Diskussion um Niedriglöhne: "Wer arbeitet, hat immer mehr"

Macht Hartz IV faul? Nein, sagt Ulrich Schneider vom Paritätischen Gesamtverband. Westerwelle und der Steuerzahlerbund würden "bewusste Irreführung" betreiben.

Eine Verkäuferin mit zwei Kindern verdient 500 Euro mehr als mit Hartz IV. Bild: ap

BERLIN taz | "Bewusste Irreführung" der Öffentlichkeit wirft Ulrich Schneider, Chef des Paritätischen Gesamtverbandes, FDP-Chef Guido Westerwelle, dem Bund der Steuerzahler und dem Kieler Institut für Weltwirtschaft vor. Diese würden mit "unvollständigen Berechnungen" den Eindruck erwecken, als erhielten Hartz-IV-Empfänger vom Staat mehr Geld, als Millionen Beschäftigte durch harte Arbeit selbst verdienten.

Westerwelle hatte Langzeitarbeitslosen "anstrengungslosen Wohlstand" und "Dekadenz" vorgeworfen. Das Arbeitslosengeld II (Hartz IV) dürfe auf keinen Fall erhöht werden, warnte der FDP-Chef. Das Bundesverfassungsgericht hatte zuvor die mangelhafte Berechnung der Leistungen gerügt. Jetzt diskutiert Deutschland: Ist Hartz IV zu hoch oder zu niedrig?

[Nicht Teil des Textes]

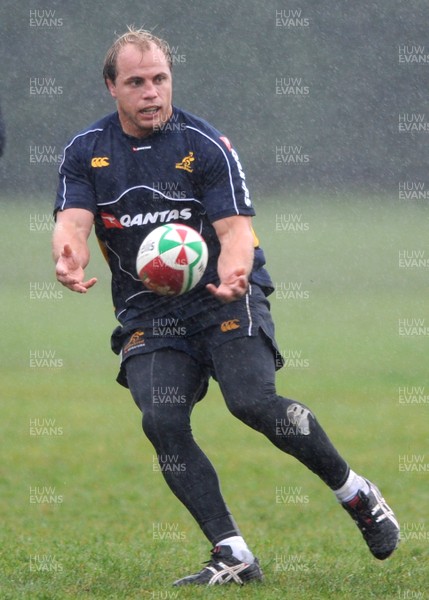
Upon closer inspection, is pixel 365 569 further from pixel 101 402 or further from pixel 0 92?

Im Kern der Debatte steht die Frage: Ist das Lohnabstandsgebot im praktischen Wirtschaftsleben heutzutage überhaupt noch wirksam? Dieses Ziel des Sozialstaates besagt, dass die staatliche Unterstützung für Arbeitslose wesentlich unter dem Lohn liegen muss, den Beschäftigte mit eigener Arbeit verdienen können. Nach herrschender Meinung haben Arbeitslose nur dann einen materiellen Anreiz, sich um Arbeit zu bemühen.

Westerwelle und andere Wirtschaftsliberale bezweifeln die Wirksamkeit des Lohnabstands. Ihrer Ansicht nach liegt das Hartz-IV-Niveau zu hoch. "Wer arbeitet, hat immer mehr", betonte dagegen Ulrich Schneider am Montag in Berlin. Sein Verband hat knapp 200 Beispielrechnungen für niedrige Einkommen vorgelegt und diese mit den staatlichen Zahlungen im jeweiligen Fall verglichen. Danach verdient etwa ein ostdeutscher verheirateter Zeitarbeiter (Leistungsgruppe 5) mit zwei Kindern 1.099 Euro brutto pro Monat. Mit Kindergeld und Hartz-IV-Aufstockung kommt er auf 1.919 Euro netto. Würde der Zeitarbeiter nicht arbeiten, erhielte er nur 1.649 Euro Arbeitslosengeld II.

Ein anderes Beispiel: Eine verheiratete Verkäuferin mit zwei Kindern erwirtschaftet mit einem Vollzeitjob (Leistungsgruppe 4) in Westdeutschland 1.903 Euro Bruttolohn. Weil Kindergeld, Kinderzuschlag und Wohngeld hinzukommen, beträgt das Nettoeinkommen 2.281 Euro pro Monat. Das entsprechende Arbeitslosengeld II liegt mit 1.753 Euro weit darunter.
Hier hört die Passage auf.